There’s an issue here: Boids are almost inherently multi-agent, and PPO is not a multi-agent algorithm. It could be argued that each Boid is the same agent though. Naively, I thought I could just cycle through every boid after the reward phase and get away with it. Unfortunately, I now think this is the wrong approach. Though I did have some success, the boids do not simulate the behavior correctly.

Because of this, I ended up training each rule separately at first. One of these hacks I used is having the boids move at a constant rate forwards. This made it quite easy to get visually appealing results just by training, say the alignment rule on its own.

Here is a video of the alignment rule after having been learnt by single-agent PPO by just cycling; the agents simply try to adjust their rotation to the average rotation in their perceptual area:

And here’s another one where I vary the speed of each of the agents randomly each step:

Cohesion and separation appeared to do something (there were definitely bugs in my early separation implementation), but the overall behavior when I combined the three looked nothing like a classic Boids implementation.

You can also already see in the above videos, the agents have a bias in one direction. This would be a persistent issue over all my attempts.

Multi-Agent Reinforcement Learning

So now I had to find a gym-compatible multi-agent reinforcement learning library. As I began to hack this together, it occurred to me that, except for visualizing the end-result, neither Godot nor the Gym interface was necessary. Still, I think they did provide some benefits; Godot allows one to quickly create environments and agents, and Gym provides a uniform interface that is compatible with a lot of RL libraries.

### [Supplied data]
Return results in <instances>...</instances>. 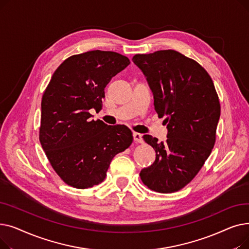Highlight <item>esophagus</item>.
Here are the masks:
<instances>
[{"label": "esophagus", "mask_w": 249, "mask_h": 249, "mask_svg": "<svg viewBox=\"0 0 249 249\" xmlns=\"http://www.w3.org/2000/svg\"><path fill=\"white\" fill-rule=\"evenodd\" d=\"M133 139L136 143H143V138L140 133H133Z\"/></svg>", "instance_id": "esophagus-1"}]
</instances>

### [What is asked]
**1.** In the passage on training Boids with reinforcement learning, what hack was used when each rule was first trained separately?
**2.** Extend the passage on training Boids with reinforcement learning, picking up after its last sentence.

### [Responses for each task]
**1.** The boids were made to move forward at a constant rate.

**2.**
For multi-agent training, I found epymarl, an extension of pymarl, a framework for doing reinforcement learning on the game Starcraft. epymarl extends pymarl to include support for gym environments, and more algorithms, including mutli-agent versions of modern reinforcement learning aglorithms, namely MAPPO and MADDPG.

I quickly hacked together a MAPPO run using the same action and reward spaces as before, and running the data through the same Godot-Gym framework. This led to some results that look a little better, though still not quite close enough to Boids.

Replacing Softmax

Unfortunately epymarl does not support continuous action spaces, so I attempted to replace the gumbel-softmax non-linearity from the MADDPG implementation, instead feeding the logits into a variant of tanh that would squash them into \([-1,1]\). Unfortunately the more I learned about MADDPG, the less confident I felt in using it at all. It seems PPO is more appropriate for this task. Work is paused on this project for now until I can learn more about these algorithms in detail.